Document excerpt -

There is so much to share, I thought it would be best to break things down into three different posts covering each of the major ministry activities we engaged in: VBS, the Ichinomiya Gakuen (Children’s Home) and Makinoki Gakuen (Special Needs Children’s Home). This post will focus on the VBS ministry.

This was our second year of VBS and compared to last year, the planning went extremely smoothly between the core team here in Japan and the team in California. There seemed to be much less stress about the logistics of VBS this year which allowed a greater focus on making sure each child was able to experience the love of Jesus in a real way. From the first day, there was more emphasis on helping the children understand that Jesus loves them. Over the course of the week, the fact that “Jesus loves you” was enforced dozens of times. It was not possible for a child to leave VBS without at least having the head knowledge of the love of Christ.

Yet, the children were also able to experience the love of Jesus in very real ways. With a good ratio of helpers to children, helpers were able to give special attention to each child throughout the week. Though some children were “difficult”, we were able to find ways to reach them in a love language that touched their hearts.

The theme this year was based on the VBS program brought from California, called “Weird Animals”. Using rare and unusual animals as examples, the theme helped communicate how rare and unusual the aspects of the love of Jesus are. Though five different aspects of His love are covered, it always comes back to “Jesus loves you!”. This is such a rare thing for a Japanese person of any age to hear! It was so wonderful to hear the children during the in-between times telling each other “Jesus loves you!” Of course, we taught them the meaning of “Jesus loves you” in Japanese so they really understood what they were saying to each other.

We started and ended each day with a praise and dancing time. This was a time for the children to sing and dance to the VBS songs in English. We repeated the same 5-6 songs during the week so they had a good chance to learn the English words and the dances and hand movements. Early in the week, we explained the songs in Japanese so they would understand what they were singing about. Each day, the joyousness of the praise time grew, along with the volume of the singing. On Friday, parents waiting on the other side of the church could clearly hear their children praising God in song in the VBS room.

The highlight of the week was Thursday, when each child was offered a personal opportunity to respond to the gospel. We prayed that one child would respond to the message (remember, less than 1% of Japanese are Christians and 1 in 40 children would be 2.5%!) but as always, the Lord blessed our efforts in abundance. The Spirit moved the majority of the children to invite Jesus into their hearts! What a praise! While not every child’s faith will blossom immediately, we know that by inviting Jesus into their hearts once will make it much more likely for them to make a serious decision to follow Christ in the future.

One example of how the Spirit works came from a 9-year-old girl who attended last year’s VBS and was there again this year. This past Christmas, she and her mother were baptized into the local church. Her family came to a dinner we hosted at the apartment and after a few hours of fellowship time, the family left to go home. However, a little while later, her mother came back with a photo album from her daughter’s baptism. The daughter wanted the VBS team to write her a message in the back of the album because it was because of the previous VBS that she accepted Jesus as her Lord and Savior. It was so important for her to get this message that she sent her mother back with the album to get the team to write in it!

Supplied records -
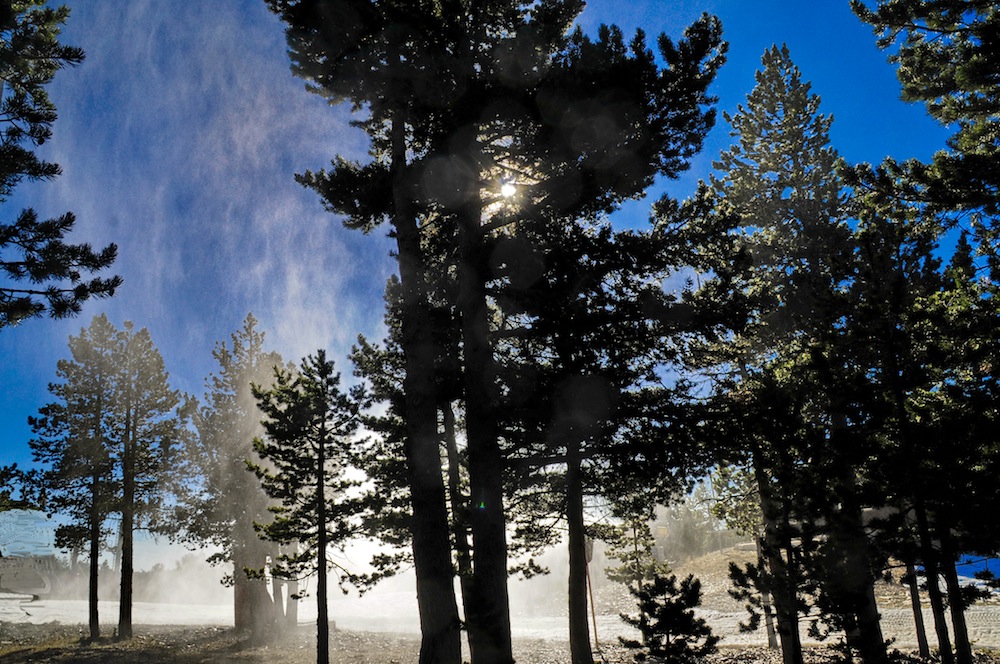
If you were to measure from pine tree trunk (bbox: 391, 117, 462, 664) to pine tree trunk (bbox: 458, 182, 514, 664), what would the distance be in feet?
1.61

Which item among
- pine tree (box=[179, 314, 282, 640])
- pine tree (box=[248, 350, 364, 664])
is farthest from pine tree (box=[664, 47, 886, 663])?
pine tree (box=[179, 314, 282, 640])

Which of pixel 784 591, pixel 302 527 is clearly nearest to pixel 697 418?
pixel 784 591

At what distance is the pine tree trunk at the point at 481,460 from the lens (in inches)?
386

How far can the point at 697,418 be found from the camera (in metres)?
11.0

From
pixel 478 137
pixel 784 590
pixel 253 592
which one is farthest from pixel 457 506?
pixel 253 592

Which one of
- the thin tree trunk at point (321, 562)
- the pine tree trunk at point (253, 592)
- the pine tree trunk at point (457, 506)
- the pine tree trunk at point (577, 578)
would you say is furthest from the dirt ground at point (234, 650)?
the pine tree trunk at point (457, 506)

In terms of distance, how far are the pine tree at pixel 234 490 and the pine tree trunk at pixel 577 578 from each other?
57.4 ft

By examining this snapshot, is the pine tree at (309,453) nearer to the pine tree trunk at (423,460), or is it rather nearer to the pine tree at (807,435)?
the pine tree trunk at (423,460)

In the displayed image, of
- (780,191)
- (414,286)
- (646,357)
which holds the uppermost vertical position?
(780,191)

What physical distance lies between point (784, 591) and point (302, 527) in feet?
41.3

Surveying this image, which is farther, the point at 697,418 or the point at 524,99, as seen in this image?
the point at 697,418

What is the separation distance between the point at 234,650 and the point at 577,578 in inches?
623

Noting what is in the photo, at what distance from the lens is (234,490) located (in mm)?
28656

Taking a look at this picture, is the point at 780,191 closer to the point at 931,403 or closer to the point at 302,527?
the point at 931,403
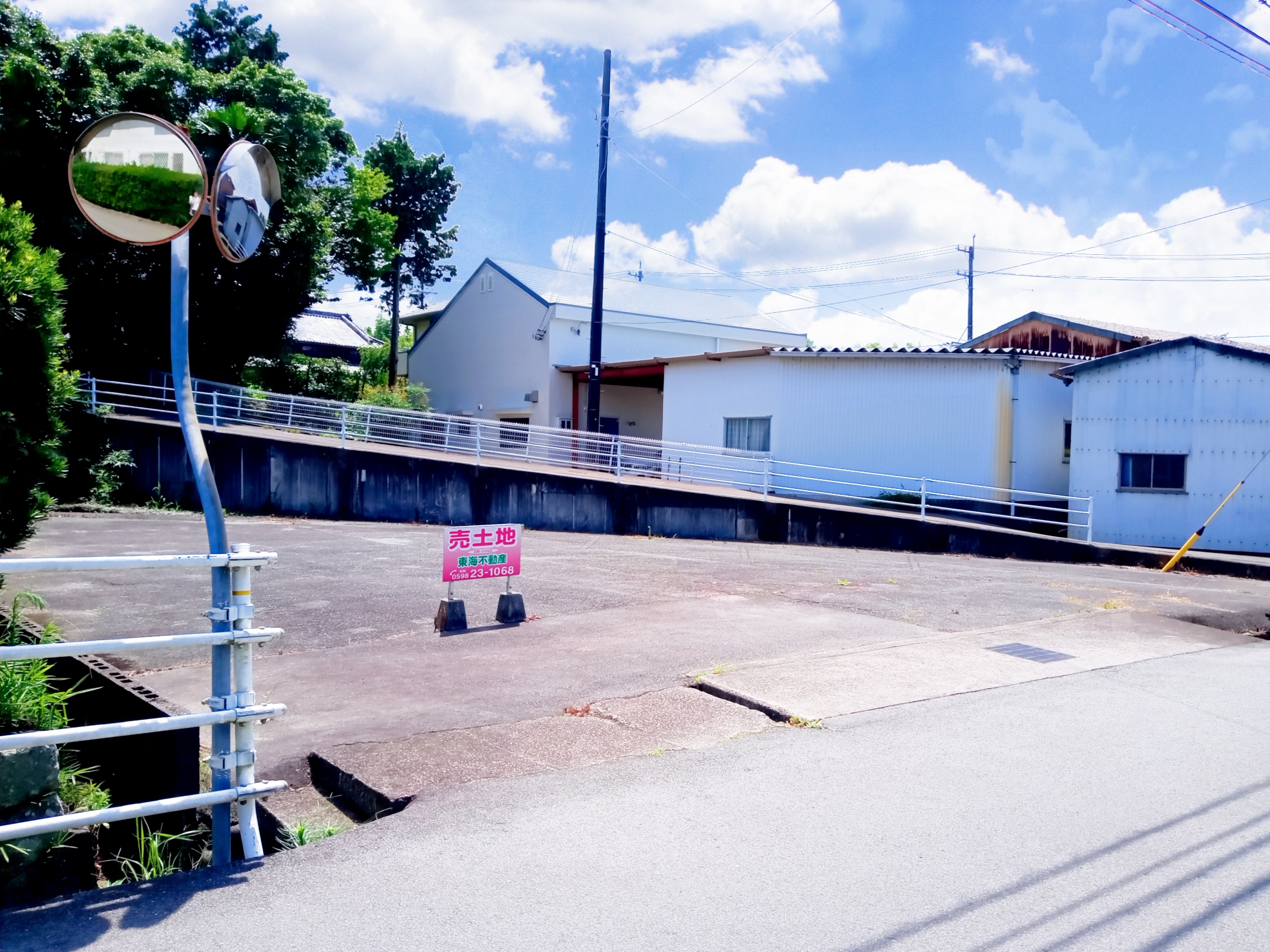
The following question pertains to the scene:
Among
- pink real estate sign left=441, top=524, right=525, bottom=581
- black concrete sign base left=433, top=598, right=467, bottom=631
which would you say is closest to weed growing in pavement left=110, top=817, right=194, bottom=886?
black concrete sign base left=433, top=598, right=467, bottom=631

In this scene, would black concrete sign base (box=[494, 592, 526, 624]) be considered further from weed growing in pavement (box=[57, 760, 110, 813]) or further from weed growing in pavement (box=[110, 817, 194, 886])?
weed growing in pavement (box=[110, 817, 194, 886])

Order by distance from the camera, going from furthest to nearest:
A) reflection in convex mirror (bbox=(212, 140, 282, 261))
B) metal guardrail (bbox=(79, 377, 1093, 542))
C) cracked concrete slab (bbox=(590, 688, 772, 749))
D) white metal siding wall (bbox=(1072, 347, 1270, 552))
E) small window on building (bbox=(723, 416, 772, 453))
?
small window on building (bbox=(723, 416, 772, 453))
metal guardrail (bbox=(79, 377, 1093, 542))
white metal siding wall (bbox=(1072, 347, 1270, 552))
cracked concrete slab (bbox=(590, 688, 772, 749))
reflection in convex mirror (bbox=(212, 140, 282, 261))

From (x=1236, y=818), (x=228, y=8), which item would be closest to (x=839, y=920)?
(x=1236, y=818)

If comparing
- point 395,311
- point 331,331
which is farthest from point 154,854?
point 331,331

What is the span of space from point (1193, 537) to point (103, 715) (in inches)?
711

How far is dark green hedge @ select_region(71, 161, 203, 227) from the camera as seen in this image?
3.76m

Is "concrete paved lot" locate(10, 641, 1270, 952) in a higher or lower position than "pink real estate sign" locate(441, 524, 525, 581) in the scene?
lower

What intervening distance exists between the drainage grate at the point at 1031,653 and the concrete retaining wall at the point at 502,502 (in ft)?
33.9

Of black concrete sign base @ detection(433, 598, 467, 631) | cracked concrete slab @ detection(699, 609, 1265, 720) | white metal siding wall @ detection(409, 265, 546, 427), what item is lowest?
cracked concrete slab @ detection(699, 609, 1265, 720)

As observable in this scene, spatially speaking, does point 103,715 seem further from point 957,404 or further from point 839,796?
point 957,404

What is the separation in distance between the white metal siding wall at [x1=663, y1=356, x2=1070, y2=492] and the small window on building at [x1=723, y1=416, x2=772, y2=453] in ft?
0.67

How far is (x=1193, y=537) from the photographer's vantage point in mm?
17734

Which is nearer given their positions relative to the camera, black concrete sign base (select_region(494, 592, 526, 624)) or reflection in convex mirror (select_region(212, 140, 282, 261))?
reflection in convex mirror (select_region(212, 140, 282, 261))

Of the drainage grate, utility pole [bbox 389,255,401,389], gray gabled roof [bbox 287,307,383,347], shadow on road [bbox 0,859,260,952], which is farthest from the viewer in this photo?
gray gabled roof [bbox 287,307,383,347]
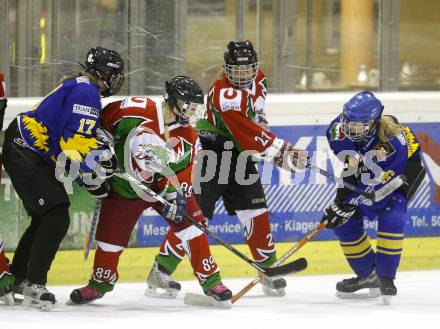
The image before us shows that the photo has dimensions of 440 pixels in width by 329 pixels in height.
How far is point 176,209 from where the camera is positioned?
4945mm

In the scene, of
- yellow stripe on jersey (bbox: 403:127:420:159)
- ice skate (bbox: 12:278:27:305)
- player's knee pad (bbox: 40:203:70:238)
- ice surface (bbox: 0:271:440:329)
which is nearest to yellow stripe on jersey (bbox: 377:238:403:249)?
ice surface (bbox: 0:271:440:329)

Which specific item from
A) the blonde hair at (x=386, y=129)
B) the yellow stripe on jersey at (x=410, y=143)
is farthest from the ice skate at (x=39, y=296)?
the yellow stripe on jersey at (x=410, y=143)

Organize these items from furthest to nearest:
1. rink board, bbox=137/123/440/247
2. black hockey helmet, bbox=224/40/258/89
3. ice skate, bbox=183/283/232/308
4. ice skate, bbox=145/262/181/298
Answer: rink board, bbox=137/123/440/247
ice skate, bbox=145/262/181/298
black hockey helmet, bbox=224/40/258/89
ice skate, bbox=183/283/232/308

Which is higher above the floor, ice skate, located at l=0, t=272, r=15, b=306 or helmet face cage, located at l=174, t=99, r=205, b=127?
helmet face cage, located at l=174, t=99, r=205, b=127

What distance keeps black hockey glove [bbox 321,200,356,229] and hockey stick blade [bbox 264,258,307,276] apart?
0.20 metres

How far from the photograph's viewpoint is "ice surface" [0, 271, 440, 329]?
15.6ft

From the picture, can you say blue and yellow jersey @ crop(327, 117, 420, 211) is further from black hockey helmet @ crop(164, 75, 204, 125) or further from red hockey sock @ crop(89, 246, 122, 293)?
red hockey sock @ crop(89, 246, 122, 293)

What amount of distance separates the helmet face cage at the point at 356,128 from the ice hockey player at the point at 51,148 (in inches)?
38.5

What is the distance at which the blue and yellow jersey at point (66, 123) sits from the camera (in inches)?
187

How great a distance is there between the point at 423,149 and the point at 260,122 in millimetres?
1157

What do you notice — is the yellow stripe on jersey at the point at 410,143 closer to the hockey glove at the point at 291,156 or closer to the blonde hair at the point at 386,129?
the blonde hair at the point at 386,129

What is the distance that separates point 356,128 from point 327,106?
1135mm

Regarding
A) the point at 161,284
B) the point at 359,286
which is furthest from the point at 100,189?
the point at 359,286

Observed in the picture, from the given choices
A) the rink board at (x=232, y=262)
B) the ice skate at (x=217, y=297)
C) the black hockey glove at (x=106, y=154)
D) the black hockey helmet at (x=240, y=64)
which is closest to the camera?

What is needed - Could you rewrite the VBS post from "One example of" up to and including "write in it!", substituting "scrapbook" for "photo album"? The records were taken from a source separate from the VBS post.

Answer below -
One example of how the Spirit works came from a 9-year-old girl who attended last year’s VBS and was there again this year. This past Christmas, she and her mother were baptized into the local church. Her family came to a dinner we hosted at the apartment and after a few hours of fellowship time, the family left to go home. However, a little while later, her mother came back with a scrapbook from her daughter’s baptism. The daughter wanted the VBS team to write her a message in the back of the album because it was because of the previous VBS that she accepted Jesus as her Lord and Savior. It was so important for her to get this message that she sent her mother back with the album to get the team to write in it!